Предоставленный отрывок:
Ко мне обращались реже, и обычно в двух случаях. Во-первых, если нужно было обзавестись хорошими семенами (желание видеть у всех посевы сортовыми семенами было моей слабостью, и я зачастую в ущерб себе всячески старалась их распространять). И во-вторых, если какое-либо событие захватывало врасплох: «Дудука (барышня) - ученая, она много книг прочла! Она должна знать!» Может быть, от множества прочитанных книг в голове и получается ералаш, но ко мне нередко заходили и старики, и молодежь и за стаканом вина или кружкой чая обсуждали то или иное событие. Что ж удивительного в том, что с первых же дней советской оккупации (принято говорить - «освобождения из-под власти бояр и капиталистов», но отчего не назвать все своими именами, ведь только вор не говорит «я украл», а «я позаимствовал») ко мне вереницей приходили из села люди:
- Что же это будет, дудука? Что нас ждет? Я была настроена оптимистически... или хотела сама себя в этом убедить, ведь легче всего обмануть того, кто хочет быть обманутым!
- Что будет? Разумеется, со временем мы это узнаем. А пока что можно сказать лишь одно: пусть каждый занимается своим делом и делает его хорошо. Не поступай плохо - и никто тебя не обидит! Теперь у нас советские законы; значит, будем подчиняться советским законам. А мы - земледельцы. Наше дело - выращивать хлеб, и делать это нужно как можно лучше!
«Что это за базар?!»
Возвращаюсь я однажды с поля. Дело было в первых числах июля.
В комнатах пахнет нафталином.
- Мама! Это что здесь такое?!
Мама явно смущена. Сундук открыт. На кровати, на стульях разложены шерстяные вещи - нехитрое мамино рукоделие: шаль, чепчики, чулки, носки, кофты, свитера - из кроличьей и овечьей шерсти. И отборные каракулевые смушки*.
- Мама! Что за базар?!
- Видишь ли, ко мне приходила Нина Димитриевна и посоветовала кое-какие зимние вещи отвезти в город... А вдруг решат, что у нас слишком много? Ведь могут забрать, как излишки, и оставят нам по одной лишь смене.
- Фу, мама, стыдись! Неужели мы должны красть собственные вещи? У нас нет ничего, приобретенного нечестным путем, и ничего мы не будем делать тайком, как злоумышленники, у которых совесть нечиста! Стыдись! Я этого от тебя не ожидала!
- И я так думала, но... Впрочем, ты, наверное, права. И с этими словами мама опять сложила все свои чепчики и кофточки.
Разумеется, мама была не права: «всего лишь по одной смене» нам не оставили.
Нас выгнали из дома босиком с непокрытой головой.

Задача 1: Перепишите строки листинга от строки с "Which is higher" до конца листинга включительно, заменив "camera" на "lens" и больше ничего не меняя. Изображения в ответ не включайте.

Сохранённые записи данных

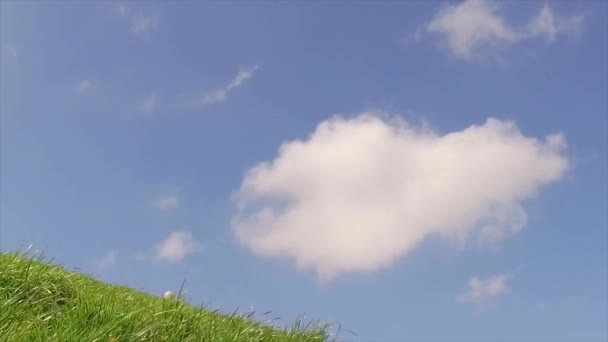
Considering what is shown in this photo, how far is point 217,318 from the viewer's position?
31.2 ft

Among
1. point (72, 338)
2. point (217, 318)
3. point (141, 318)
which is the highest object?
point (217, 318)

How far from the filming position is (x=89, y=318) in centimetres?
802

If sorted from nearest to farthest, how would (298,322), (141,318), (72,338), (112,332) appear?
(72,338) < (112,332) < (141,318) < (298,322)

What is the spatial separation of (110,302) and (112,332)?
102 cm

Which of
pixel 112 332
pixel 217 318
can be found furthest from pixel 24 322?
pixel 217 318

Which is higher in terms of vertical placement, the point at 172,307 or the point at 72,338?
the point at 172,307

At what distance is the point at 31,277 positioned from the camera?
934 cm

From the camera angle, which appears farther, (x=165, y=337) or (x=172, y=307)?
(x=172, y=307)

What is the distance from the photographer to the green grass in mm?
7469

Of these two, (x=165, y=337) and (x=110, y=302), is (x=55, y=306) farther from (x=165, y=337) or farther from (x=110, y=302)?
(x=165, y=337)

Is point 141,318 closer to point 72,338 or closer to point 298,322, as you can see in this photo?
point 72,338

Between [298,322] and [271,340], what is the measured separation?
0.92 metres

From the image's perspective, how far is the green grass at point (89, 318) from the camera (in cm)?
747

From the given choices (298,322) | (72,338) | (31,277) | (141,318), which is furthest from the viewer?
(298,322)
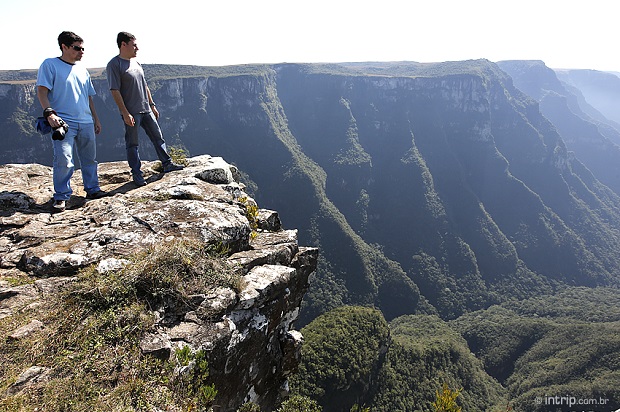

Задача 2: Выпишите дословно фрагмент отрывка от слов "Возвращаюсь я однажды" до слов "тебя не ожидала!" включительно.

Полный ответ 1:
Which is higher in terms of vertical placement, the point at 172,307 or the point at 72,338?
the point at 172,307

At what distance is the point at 31,277 positioned from the lens?
934 cm

From the lens angle, which appears farther, (x=165, y=337) or (x=172, y=307)?
(x=172, y=307)

What is the distance from the photographer to the green grass in mm?
7469

Of these two, (x=165, y=337) and (x=110, y=302), is (x=55, y=306) farther from (x=165, y=337) or farther from (x=110, y=302)?
(x=165, y=337)

Is point 141,318 closer to point 72,338 or closer to point 298,322, as you can see in this photo?
point 72,338

Between [298,322] and [271,340], what is the measured separation?
0.92 metres

From the image's perspective, how far is the green grass at point (89, 318) from the lens (in cm)?
747

From the given choices (298,322) | (72,338) | (31,277) | (141,318), which is furthest from the viewer?
(298,322)

Полный ответ 2:
Возвращаюсь я однажды с поля. Дело было в первых числах июля.
В комнатах пахнет нафталином.
- Мама! Это что здесь такое?!
Мама явно смущена. Сундук открыт. На кровати, на стульях разложены шерстяные вещи - нехитрое мамино рукоделие: шаль, чепчики, чулки, носки, кофты, свитера - из кроличьей и овечьей шерсти. И отборные каракулевые смушки*.
- Мама! Что за базар?!
- Видишь ли, ко мне приходила Нина Димитриевна и посоветовала кое-какие зимние вещи отвезти в город... А вдруг решат, что у нас слишком много? Ведь могут забрать, как излишки, и оставят нам по одной лишь смене.
- Фу, мама, стыдись! Неужели мы должны красть собственные вещи? У нас нет ничего, приобретенного нечестным путем, и ничего мы не будем делать тайком, как злоумышленники, у которых совесть нечиста! Стыдись! Я этого от тебя не ожидала!